Instructions to follow → Could you copy out word for word the part of the rows below that opens with the line containing "What is the physical" and closes with the line containing "4. the point at 63,221", including both of those lines?

**** Record excerpts ****

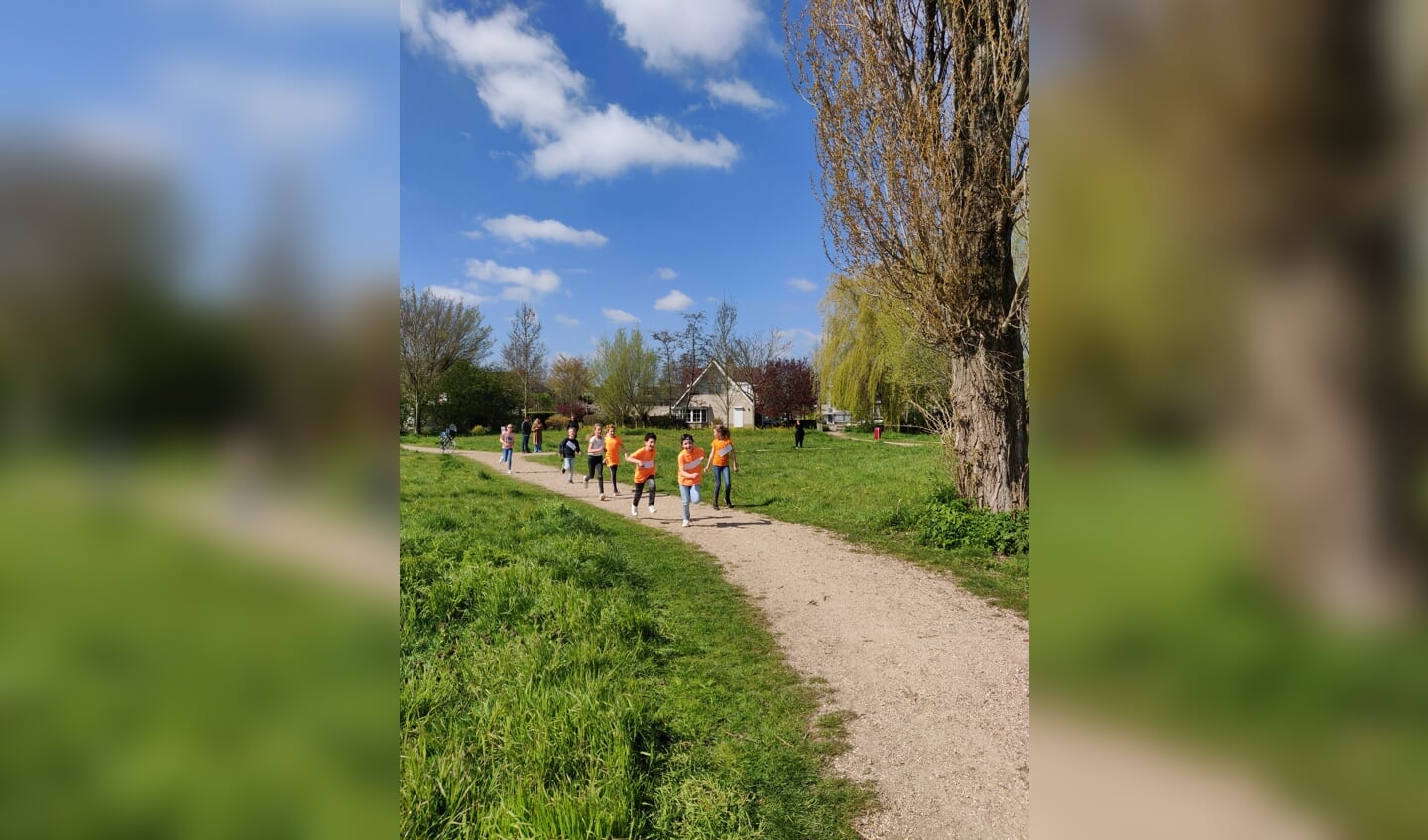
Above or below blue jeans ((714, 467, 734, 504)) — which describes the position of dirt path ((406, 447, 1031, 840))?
below

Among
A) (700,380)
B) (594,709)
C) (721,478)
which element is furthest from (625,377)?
(594,709)

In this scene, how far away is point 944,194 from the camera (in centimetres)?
915

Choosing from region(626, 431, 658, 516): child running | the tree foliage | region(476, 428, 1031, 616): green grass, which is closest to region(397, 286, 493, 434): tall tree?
region(476, 428, 1031, 616): green grass

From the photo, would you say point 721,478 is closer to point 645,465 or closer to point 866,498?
point 645,465

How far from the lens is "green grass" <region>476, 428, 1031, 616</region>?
8953 millimetres

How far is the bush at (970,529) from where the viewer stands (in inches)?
389

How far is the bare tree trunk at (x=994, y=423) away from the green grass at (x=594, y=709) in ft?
16.8

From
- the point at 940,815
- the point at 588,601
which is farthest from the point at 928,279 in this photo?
the point at 940,815
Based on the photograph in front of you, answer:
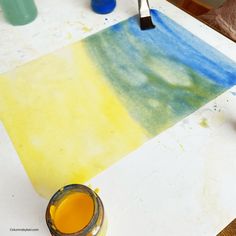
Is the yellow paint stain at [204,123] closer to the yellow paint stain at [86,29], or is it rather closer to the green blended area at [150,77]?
the green blended area at [150,77]

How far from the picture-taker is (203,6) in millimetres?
1377

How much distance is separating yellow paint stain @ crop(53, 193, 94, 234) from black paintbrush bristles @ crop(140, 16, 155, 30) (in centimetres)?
48

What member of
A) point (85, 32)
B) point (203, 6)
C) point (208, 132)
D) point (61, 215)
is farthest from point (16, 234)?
point (203, 6)

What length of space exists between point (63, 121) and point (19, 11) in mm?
372

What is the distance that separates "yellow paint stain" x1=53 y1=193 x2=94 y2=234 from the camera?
0.38m

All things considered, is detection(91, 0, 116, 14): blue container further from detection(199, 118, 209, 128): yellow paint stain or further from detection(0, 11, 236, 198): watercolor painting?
detection(199, 118, 209, 128): yellow paint stain

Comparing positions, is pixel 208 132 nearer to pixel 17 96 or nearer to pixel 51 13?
pixel 17 96

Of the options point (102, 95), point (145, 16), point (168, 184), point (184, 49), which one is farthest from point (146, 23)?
point (168, 184)

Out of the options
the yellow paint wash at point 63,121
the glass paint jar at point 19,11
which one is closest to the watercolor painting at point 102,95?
the yellow paint wash at point 63,121

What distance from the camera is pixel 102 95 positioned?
58 cm

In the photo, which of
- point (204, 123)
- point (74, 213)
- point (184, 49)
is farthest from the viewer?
point (184, 49)

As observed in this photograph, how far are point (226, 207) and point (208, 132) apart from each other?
0.14m

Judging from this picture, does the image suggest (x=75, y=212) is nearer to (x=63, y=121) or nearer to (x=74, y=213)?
(x=74, y=213)

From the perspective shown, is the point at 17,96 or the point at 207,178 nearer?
the point at 207,178
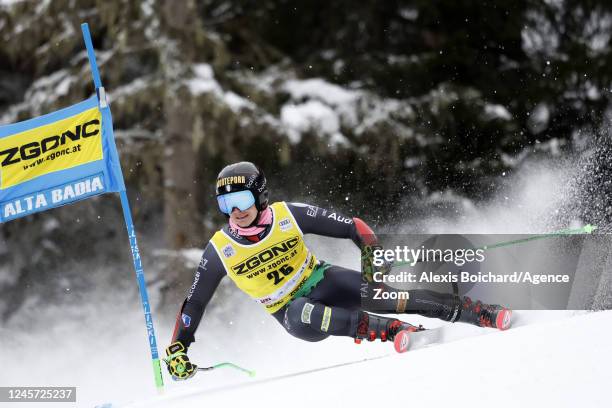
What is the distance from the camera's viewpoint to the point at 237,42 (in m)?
13.4

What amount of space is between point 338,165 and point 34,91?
4483mm

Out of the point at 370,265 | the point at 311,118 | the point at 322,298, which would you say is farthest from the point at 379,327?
the point at 311,118

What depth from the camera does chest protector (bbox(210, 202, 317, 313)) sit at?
541 cm

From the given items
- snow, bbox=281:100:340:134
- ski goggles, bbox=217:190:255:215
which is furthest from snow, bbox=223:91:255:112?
ski goggles, bbox=217:190:255:215

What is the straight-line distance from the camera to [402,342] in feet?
15.9

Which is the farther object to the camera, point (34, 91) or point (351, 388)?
point (34, 91)

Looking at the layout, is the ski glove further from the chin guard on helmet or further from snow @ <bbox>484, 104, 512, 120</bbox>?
snow @ <bbox>484, 104, 512, 120</bbox>

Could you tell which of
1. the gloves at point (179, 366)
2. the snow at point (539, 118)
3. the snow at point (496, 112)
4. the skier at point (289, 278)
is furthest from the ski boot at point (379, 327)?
the snow at point (539, 118)

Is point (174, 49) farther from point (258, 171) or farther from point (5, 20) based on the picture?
point (258, 171)

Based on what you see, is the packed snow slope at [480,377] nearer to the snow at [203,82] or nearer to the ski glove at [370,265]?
the ski glove at [370,265]

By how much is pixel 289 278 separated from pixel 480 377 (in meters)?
2.16

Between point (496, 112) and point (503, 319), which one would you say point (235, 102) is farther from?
point (503, 319)

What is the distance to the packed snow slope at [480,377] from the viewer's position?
3285 mm

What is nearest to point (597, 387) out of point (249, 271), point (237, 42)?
point (249, 271)
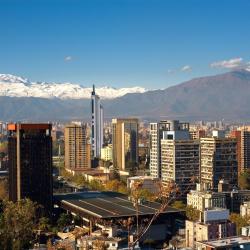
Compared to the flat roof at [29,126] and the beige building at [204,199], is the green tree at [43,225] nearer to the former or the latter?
the flat roof at [29,126]

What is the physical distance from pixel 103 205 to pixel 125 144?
1631 centimetres

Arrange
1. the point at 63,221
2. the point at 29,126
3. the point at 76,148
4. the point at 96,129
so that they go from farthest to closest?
1. the point at 96,129
2. the point at 76,148
3. the point at 29,126
4. the point at 63,221

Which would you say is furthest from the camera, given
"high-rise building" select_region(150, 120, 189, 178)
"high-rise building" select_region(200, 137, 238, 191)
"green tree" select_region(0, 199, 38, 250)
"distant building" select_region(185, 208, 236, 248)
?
"high-rise building" select_region(150, 120, 189, 178)

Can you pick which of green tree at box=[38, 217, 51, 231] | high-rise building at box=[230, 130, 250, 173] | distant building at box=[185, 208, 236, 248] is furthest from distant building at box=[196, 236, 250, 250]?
high-rise building at box=[230, 130, 250, 173]

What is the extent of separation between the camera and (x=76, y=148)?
33.1 metres

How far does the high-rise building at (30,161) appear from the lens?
1599 cm

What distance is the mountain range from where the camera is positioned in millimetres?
103125

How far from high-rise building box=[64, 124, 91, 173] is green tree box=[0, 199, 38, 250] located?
1962 cm

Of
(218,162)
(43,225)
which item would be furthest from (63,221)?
(218,162)

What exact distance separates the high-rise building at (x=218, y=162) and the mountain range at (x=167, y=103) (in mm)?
73589

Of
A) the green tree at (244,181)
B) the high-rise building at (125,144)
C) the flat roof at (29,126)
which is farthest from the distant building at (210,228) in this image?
the high-rise building at (125,144)

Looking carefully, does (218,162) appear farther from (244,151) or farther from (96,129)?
(96,129)

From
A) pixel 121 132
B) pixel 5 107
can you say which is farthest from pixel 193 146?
pixel 5 107

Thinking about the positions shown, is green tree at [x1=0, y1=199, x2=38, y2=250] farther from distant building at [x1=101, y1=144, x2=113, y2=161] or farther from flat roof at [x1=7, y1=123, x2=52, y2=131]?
distant building at [x1=101, y1=144, x2=113, y2=161]
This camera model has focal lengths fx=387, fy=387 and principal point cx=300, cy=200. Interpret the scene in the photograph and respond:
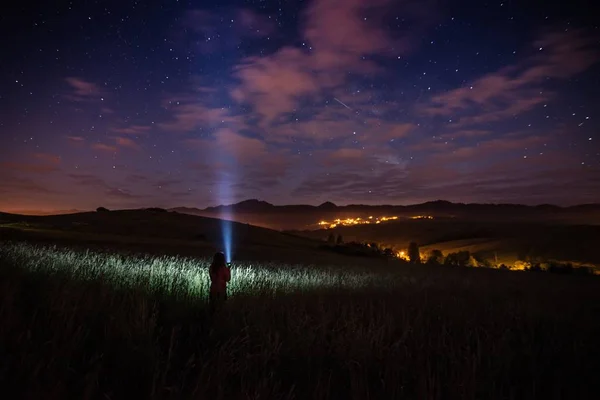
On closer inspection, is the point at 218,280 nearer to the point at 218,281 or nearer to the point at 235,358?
the point at 218,281

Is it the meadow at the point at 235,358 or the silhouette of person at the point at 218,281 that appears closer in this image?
the meadow at the point at 235,358

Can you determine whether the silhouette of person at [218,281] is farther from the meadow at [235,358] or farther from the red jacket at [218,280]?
A: the meadow at [235,358]

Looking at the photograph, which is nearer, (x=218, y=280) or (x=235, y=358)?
(x=235, y=358)

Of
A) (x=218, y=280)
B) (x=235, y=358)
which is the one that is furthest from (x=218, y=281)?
Answer: (x=235, y=358)

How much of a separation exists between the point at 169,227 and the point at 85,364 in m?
70.2

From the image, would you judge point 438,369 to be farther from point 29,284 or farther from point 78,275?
point 78,275

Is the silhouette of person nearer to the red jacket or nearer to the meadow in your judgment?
the red jacket

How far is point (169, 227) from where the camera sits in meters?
69.9

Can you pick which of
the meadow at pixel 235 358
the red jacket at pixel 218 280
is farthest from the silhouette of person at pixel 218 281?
the meadow at pixel 235 358

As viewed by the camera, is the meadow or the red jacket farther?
the red jacket

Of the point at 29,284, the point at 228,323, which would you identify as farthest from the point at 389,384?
the point at 29,284

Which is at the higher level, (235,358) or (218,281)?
(218,281)

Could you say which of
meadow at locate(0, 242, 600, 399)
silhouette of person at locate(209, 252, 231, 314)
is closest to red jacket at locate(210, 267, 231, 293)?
silhouette of person at locate(209, 252, 231, 314)

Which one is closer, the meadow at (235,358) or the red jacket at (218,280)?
the meadow at (235,358)
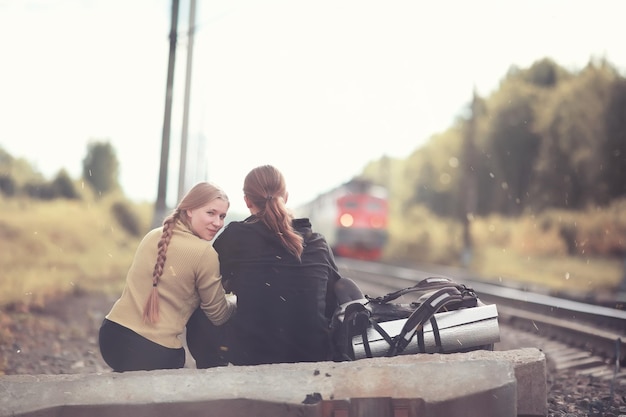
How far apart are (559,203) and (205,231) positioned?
2859 centimetres

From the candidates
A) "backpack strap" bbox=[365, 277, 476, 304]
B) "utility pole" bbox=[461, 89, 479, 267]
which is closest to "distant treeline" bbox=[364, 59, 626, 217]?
"utility pole" bbox=[461, 89, 479, 267]

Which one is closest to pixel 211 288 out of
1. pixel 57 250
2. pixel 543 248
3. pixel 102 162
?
pixel 57 250

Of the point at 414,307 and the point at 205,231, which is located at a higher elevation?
the point at 205,231

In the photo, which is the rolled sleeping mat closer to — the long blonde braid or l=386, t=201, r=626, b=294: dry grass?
the long blonde braid

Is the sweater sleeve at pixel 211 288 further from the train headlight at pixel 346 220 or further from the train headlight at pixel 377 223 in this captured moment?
the train headlight at pixel 377 223

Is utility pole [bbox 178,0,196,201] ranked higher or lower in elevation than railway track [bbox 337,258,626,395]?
higher

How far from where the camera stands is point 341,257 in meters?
28.2

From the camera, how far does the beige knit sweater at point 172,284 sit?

****

Task solution →
What is the physical distance from pixel 103 205 to pixel 125 144?
1631 centimetres

Arrange
1. the point at 63,221
2. the point at 29,126
3. the point at 76,148
4. the point at 96,129
so that they go from farthest to closest?
1. the point at 96,129
2. the point at 76,148
3. the point at 29,126
4. the point at 63,221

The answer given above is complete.